EXERCISE REQUIREMENTS:
From the records below, output exactly the lines running from the line containing "content_type: text/css" through the line containing "Generated time: May 6, 2024 12:38", and no others.

DATA UNDER STUDY:
※

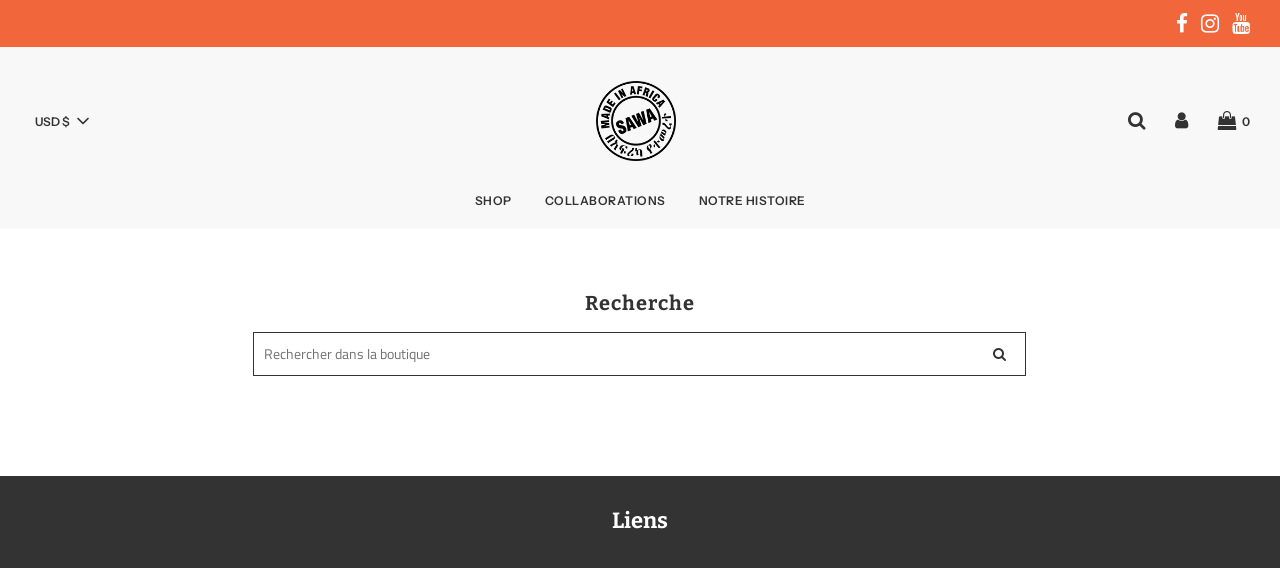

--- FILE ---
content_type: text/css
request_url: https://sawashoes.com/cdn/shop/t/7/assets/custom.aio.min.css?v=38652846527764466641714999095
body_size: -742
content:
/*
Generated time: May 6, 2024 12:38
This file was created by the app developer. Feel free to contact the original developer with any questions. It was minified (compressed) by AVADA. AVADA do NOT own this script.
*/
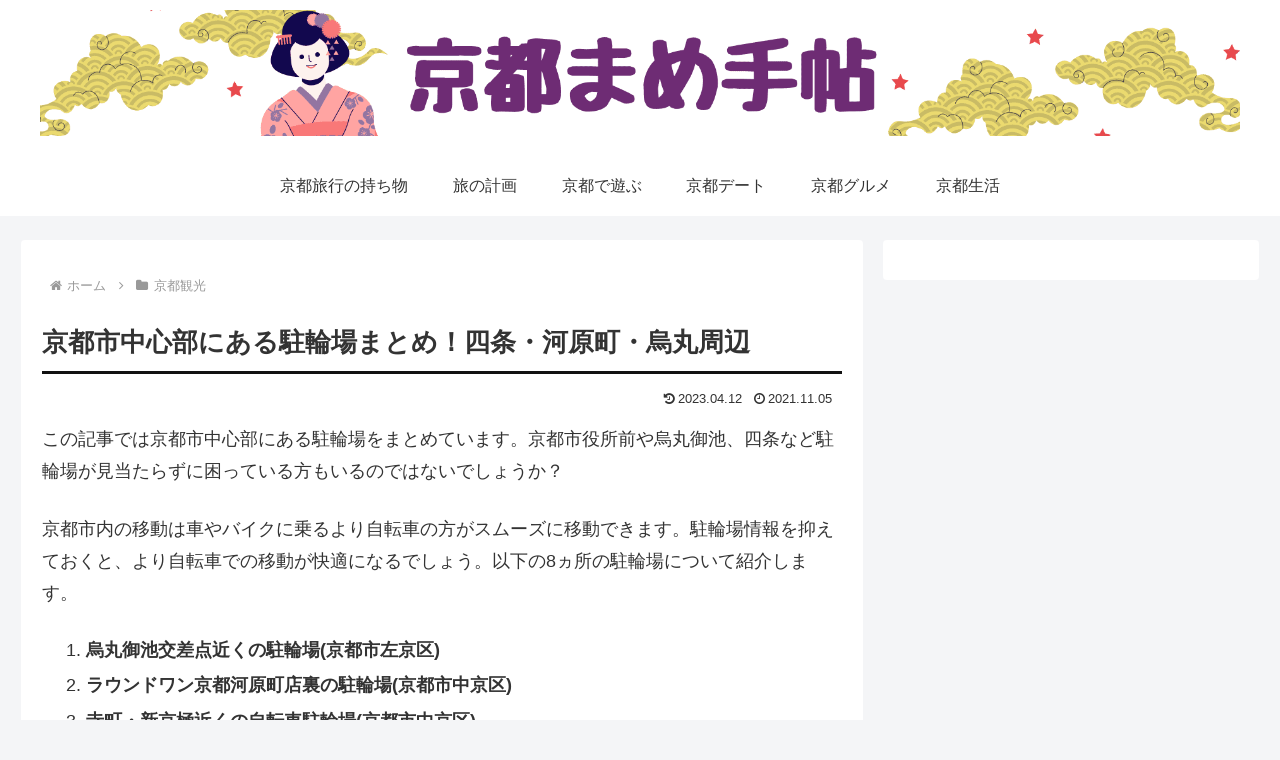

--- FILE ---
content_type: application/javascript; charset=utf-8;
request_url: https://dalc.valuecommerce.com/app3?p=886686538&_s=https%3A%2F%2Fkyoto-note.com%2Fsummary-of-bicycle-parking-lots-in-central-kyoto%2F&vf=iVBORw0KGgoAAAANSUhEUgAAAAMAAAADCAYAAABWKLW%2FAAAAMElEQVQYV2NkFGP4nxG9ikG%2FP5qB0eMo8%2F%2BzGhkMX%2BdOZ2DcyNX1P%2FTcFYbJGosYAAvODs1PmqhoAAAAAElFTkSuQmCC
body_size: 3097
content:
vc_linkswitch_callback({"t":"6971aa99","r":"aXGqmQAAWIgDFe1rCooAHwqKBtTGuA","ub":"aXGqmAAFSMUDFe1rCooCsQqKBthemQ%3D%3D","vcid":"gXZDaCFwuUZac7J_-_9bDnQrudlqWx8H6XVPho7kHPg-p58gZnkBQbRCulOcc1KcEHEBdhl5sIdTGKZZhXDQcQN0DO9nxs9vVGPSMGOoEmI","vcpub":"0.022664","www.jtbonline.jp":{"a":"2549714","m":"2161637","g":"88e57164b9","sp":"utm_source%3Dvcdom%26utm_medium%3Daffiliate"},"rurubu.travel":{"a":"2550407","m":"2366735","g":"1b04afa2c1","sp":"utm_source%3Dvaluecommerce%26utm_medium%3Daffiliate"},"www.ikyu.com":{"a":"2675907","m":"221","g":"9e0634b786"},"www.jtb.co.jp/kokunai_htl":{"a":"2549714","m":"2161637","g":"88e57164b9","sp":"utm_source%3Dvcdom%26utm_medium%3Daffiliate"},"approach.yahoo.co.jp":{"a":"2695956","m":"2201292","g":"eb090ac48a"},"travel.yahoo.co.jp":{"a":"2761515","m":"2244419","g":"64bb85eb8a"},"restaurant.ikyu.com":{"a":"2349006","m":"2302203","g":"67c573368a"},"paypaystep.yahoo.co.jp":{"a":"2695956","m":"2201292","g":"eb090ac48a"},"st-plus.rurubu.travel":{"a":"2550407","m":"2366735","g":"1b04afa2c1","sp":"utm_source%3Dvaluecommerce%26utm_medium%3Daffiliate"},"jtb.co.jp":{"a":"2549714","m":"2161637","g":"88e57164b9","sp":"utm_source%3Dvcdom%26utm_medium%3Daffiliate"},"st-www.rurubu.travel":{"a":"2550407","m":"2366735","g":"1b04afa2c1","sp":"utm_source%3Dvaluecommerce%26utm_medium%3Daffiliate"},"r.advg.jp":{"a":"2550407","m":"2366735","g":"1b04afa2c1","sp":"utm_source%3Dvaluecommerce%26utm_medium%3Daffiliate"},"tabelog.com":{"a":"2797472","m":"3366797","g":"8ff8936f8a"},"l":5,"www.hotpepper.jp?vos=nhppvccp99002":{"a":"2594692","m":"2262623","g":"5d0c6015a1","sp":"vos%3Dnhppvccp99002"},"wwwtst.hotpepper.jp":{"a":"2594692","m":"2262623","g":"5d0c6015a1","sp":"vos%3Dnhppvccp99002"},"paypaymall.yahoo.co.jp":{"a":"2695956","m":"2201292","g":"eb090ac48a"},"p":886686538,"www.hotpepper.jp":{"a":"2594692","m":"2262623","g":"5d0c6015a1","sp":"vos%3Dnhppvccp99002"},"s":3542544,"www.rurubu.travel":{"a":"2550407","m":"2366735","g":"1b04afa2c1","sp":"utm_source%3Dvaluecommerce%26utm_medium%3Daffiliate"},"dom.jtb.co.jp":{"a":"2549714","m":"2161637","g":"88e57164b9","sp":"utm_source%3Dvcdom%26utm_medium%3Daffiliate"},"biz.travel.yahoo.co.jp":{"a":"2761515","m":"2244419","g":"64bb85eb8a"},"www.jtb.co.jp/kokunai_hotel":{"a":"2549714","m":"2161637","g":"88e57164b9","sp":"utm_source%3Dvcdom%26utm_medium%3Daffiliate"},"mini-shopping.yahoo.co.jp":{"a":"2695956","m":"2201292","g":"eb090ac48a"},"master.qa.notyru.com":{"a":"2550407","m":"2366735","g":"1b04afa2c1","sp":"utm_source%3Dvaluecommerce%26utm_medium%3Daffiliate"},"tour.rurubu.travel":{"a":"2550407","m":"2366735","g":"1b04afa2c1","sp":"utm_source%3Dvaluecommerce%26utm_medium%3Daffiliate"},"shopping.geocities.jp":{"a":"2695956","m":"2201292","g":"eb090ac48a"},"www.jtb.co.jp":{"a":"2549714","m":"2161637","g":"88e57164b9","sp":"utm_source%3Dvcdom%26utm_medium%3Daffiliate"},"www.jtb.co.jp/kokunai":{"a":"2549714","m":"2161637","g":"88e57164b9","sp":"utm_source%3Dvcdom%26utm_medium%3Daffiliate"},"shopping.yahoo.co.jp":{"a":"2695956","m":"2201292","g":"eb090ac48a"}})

※

WRITTEN REPLY:
content_type: text/css
request_url: https://sawashoes.com/cdn/shop/t/7/assets/custom.aio.min.css?v=38652846527764466641714999095
body_size: -742
content:
/*
Generated time: May 6, 2024 12:38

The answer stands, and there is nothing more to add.